++++ Provided text

FIG. 9 depicts an example process for searching for emission factors, in accordance with some embodiments. When the EF 24 receives a semantic search request for emission factor(s) suggestions via the semantic search API 199, the EF may find an emission factor for a given material at 902. For example, the semantic search request may be for the material “butter”. As noted, the search is performed based on the embedding for “butter”. The embedding for “butter” may be augmented with additional information (also referred to as “attributes”) that further specifies the material. For example, the embedding for “butter” may be augmented with additional embeddings for one or more of the following: commodity code (e.g., an embedding for commodity code 02412), product group (e.g., an embedding for material type, such as diary), a supplier (e.g., an embedding for a source or manufacture of the material, such as Creamy Delights), and country/region (e.g., an embedding for a source of the material, such as Canada), and/or other information that can further specific the material.

At 902, a search is initiated based at least one the embedding which may include additional embeddings for the additional information that specifies the material of interest. For example, the EF 124 may perform a semantic search of the embedding store 125A for the embedding for “butter” which may further include the embeddings for attributes, such as “commodity code 02412, product diary, source Creamy Delights, and/or country Canada.”

++++++++
++++ Available data

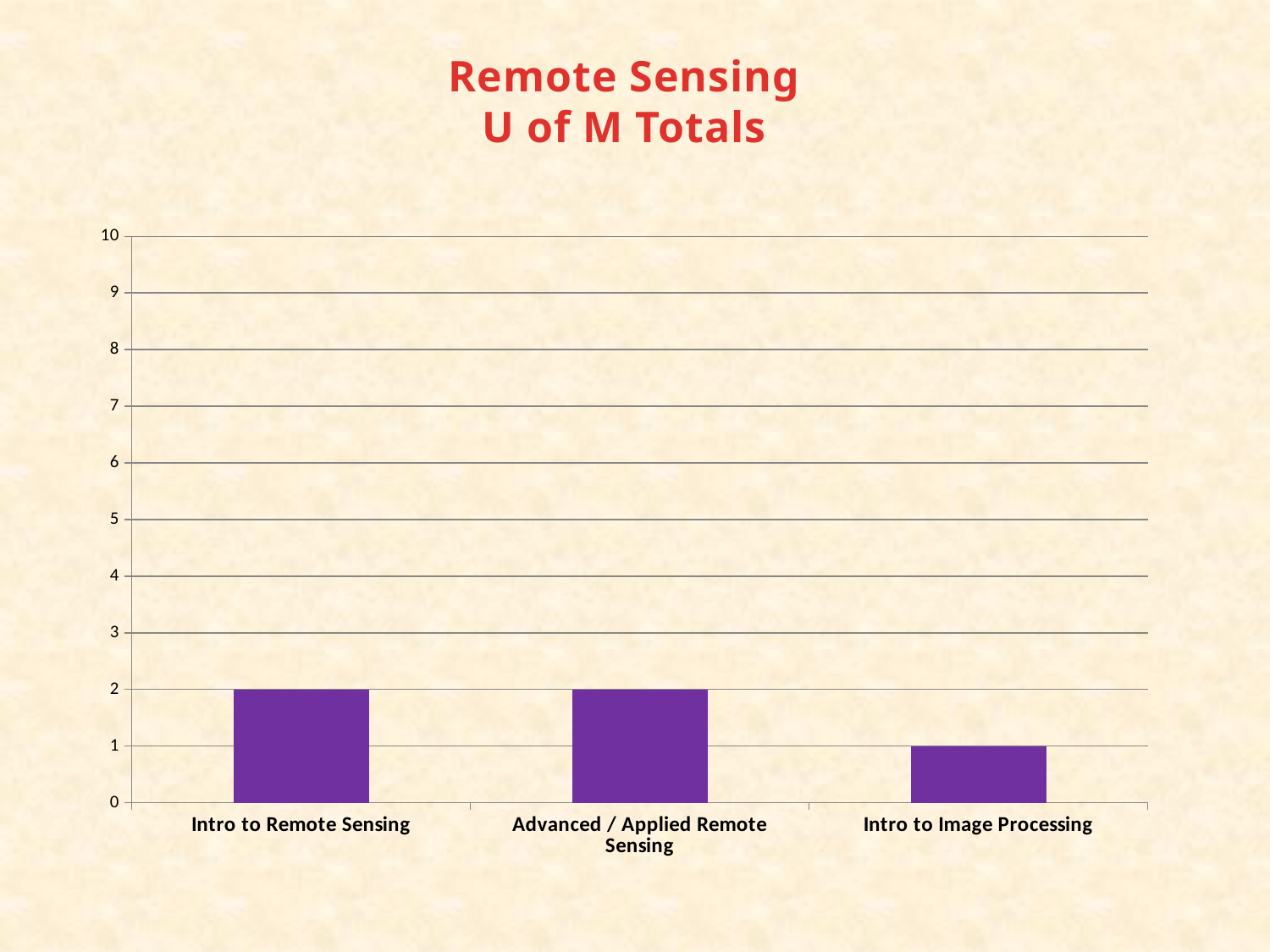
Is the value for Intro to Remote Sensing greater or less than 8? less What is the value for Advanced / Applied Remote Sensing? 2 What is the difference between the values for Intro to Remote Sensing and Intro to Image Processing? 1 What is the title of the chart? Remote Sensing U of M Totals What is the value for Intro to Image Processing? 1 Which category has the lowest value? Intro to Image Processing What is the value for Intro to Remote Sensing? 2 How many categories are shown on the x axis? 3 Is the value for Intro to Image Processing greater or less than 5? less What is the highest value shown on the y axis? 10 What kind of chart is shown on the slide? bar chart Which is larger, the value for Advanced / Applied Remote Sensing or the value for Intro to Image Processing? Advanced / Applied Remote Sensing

++++++++

In the passage on searching for emission factors, what supplier is given as an example for the material "butter"?

**Result of the exercise:** Creamy Delights